Como cada vez que el periódico me encarga una serie llamé a Raúl del Pozo, y le pedí consejo. Me leyó en voz alta textos de Tucídides dedicados a la muerte de Pericles, arquitecto de la democracia, al que tumbó la peste. Nunca hubiéramos imaginado que el desastre llegase de la mano de una pandemia.

Muchos siglos más tarde del griego divino, en 1348, explotaría el avispero feroz de la peste negra. «En este tiempo» -escribió un cronista francés, Froissart, «por todo el mundo corría una enfermedad, llamada epidemia, de la que murió un tercio de la humanidad». A las guerras y las hambrunas Europa añadió la epidemia de ganglios lifánticos inflamados, que rompían con gran pestilencia. Yersinia Pestis galopaba libre por las calles. Tecleo desde una Nueva York inimaginable. El alcalde Bill de Blasio ha cerrado los colegios, los bares, los principales museos, los teatros. Broadway ha chapado y los restaurantes sólo reparten comida a domicilio.

El metro parece un laberinto fantasma y la gente corretea por los parques como si la persiguiera un perro loco y fantasma. Ahora lo aplauden pero hace apenas dos días De Blasio exclamó que Nueva York no es Italia. Mucho menos China. En aquellos tiempos, tan lejanos, Donald Trump, esa indigestión de tinte rubio y eructos populistas, acusaba a la prensa de difundir bulos. La prensa me odia. La prensa no me quiere. Como buen mequetrefe racista señaló a los extranjeros, que llevan la enfermedad en los huesos, los cepillos de dientes, los sandwiches.

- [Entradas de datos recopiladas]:
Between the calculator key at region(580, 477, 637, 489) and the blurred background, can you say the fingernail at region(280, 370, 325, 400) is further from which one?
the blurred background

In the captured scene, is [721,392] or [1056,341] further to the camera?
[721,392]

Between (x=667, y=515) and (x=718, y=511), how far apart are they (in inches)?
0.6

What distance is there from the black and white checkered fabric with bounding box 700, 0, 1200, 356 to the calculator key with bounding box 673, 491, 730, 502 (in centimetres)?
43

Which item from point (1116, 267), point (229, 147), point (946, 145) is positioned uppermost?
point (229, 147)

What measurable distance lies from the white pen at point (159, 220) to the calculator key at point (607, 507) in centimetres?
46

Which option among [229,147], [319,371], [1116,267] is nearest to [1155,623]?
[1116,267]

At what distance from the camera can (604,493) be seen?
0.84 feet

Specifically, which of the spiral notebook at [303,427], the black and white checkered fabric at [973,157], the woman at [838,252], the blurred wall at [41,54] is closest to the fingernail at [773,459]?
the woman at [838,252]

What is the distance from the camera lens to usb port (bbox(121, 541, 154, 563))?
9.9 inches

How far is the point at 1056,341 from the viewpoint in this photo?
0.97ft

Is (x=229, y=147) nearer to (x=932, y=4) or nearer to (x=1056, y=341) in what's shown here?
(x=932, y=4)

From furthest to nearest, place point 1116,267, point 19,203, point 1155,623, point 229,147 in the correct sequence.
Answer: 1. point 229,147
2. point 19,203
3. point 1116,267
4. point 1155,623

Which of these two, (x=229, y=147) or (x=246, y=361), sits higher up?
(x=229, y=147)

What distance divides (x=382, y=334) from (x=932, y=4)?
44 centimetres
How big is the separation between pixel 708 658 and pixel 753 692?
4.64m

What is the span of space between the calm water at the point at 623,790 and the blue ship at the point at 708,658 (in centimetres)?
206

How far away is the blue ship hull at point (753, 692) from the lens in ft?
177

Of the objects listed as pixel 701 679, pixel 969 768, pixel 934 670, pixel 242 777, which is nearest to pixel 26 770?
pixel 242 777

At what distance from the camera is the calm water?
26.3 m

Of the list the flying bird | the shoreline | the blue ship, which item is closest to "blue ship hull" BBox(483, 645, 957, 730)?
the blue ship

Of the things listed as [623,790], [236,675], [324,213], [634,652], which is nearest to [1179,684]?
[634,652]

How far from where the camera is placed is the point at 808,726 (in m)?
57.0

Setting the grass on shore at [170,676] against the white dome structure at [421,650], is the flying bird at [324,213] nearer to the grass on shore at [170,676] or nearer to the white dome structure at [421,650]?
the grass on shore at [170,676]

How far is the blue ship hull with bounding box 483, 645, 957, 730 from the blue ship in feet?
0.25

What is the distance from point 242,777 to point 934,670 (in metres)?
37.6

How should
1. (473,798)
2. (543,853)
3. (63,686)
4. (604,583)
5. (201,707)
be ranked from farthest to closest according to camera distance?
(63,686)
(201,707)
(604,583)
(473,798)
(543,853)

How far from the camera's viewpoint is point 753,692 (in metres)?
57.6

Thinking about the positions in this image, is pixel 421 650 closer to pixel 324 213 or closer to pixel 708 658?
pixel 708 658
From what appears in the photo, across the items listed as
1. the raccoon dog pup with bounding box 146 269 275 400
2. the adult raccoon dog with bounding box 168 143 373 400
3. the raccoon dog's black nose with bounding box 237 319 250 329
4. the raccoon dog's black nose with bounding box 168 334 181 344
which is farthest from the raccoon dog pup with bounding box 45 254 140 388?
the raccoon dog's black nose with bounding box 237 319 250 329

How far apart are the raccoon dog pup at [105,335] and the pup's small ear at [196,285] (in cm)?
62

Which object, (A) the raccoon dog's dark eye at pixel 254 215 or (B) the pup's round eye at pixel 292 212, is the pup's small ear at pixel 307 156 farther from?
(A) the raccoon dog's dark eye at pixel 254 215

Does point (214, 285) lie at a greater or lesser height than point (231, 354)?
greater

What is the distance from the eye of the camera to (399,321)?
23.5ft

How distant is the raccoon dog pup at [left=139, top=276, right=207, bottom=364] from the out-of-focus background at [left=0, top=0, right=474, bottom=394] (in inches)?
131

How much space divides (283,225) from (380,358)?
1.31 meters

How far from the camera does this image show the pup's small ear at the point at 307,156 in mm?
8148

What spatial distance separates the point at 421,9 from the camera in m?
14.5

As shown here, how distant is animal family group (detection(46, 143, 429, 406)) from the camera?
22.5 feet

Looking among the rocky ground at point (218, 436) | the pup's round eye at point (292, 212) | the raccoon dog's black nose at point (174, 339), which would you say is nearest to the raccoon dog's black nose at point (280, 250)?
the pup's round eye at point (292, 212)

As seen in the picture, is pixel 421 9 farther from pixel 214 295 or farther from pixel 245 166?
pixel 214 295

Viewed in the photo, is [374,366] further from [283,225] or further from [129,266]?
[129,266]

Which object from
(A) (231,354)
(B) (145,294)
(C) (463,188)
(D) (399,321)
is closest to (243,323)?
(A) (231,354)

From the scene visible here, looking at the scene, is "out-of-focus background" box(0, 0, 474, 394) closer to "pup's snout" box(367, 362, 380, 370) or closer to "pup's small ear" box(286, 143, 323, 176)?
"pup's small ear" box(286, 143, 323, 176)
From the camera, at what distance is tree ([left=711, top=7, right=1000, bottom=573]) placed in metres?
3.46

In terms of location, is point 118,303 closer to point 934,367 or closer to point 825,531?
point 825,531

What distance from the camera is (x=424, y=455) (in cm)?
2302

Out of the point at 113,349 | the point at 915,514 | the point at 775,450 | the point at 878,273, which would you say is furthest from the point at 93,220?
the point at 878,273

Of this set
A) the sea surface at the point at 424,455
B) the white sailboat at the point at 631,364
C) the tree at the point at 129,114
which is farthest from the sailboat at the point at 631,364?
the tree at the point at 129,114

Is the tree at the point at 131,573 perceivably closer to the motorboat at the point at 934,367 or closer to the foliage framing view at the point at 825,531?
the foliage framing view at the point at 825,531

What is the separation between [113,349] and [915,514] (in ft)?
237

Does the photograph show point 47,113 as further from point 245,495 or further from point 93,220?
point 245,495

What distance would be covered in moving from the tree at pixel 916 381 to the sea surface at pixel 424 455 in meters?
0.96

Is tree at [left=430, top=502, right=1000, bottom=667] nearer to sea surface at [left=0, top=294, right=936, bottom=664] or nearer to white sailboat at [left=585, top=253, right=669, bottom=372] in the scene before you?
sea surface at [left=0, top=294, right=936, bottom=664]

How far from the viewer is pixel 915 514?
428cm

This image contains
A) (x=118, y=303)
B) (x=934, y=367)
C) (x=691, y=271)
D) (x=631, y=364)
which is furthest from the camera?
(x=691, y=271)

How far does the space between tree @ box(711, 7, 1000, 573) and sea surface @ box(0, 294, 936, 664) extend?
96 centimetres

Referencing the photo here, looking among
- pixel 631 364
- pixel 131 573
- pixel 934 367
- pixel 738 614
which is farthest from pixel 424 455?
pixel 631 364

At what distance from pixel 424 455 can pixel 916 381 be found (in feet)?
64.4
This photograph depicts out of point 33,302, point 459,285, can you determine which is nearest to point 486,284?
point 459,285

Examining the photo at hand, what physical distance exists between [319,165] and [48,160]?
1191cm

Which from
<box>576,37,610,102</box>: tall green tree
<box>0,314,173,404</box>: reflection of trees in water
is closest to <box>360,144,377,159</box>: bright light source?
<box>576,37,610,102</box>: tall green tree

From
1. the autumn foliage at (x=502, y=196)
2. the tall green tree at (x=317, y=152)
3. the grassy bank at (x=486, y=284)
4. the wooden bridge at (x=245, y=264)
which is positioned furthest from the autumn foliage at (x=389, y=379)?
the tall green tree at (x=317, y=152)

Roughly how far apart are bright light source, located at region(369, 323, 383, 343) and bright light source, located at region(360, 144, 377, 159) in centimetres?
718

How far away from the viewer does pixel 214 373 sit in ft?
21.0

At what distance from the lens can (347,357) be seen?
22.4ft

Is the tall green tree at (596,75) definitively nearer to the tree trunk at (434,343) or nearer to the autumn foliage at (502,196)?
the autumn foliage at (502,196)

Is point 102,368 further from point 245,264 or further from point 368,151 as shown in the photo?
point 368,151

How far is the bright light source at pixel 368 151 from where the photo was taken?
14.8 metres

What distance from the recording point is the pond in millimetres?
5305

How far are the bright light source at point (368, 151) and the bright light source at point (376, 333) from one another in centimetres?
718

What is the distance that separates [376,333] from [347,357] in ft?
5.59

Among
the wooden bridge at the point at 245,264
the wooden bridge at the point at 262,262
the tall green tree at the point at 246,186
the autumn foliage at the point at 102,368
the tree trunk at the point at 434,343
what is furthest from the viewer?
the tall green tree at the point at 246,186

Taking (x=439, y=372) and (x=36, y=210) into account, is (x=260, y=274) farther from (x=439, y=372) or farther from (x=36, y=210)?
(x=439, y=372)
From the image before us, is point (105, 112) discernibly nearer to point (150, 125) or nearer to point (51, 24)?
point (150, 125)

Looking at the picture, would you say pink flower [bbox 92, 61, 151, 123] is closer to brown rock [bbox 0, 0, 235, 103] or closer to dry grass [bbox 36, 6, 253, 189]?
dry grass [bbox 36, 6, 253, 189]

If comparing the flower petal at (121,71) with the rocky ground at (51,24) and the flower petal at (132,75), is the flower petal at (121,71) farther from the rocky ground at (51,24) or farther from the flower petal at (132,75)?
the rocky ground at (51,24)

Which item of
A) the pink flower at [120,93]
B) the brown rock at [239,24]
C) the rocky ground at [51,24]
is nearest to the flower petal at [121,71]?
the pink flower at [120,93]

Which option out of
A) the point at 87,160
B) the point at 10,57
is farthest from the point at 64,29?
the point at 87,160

- [Enunciado]:
Según el texto de estudio sobre la epidemia en Nueva York, ¿qué lugares ha cerrado el alcalde Bill de Blasio?

- [Solución]:
Los colegios, los bares, los principales museos y los teatros.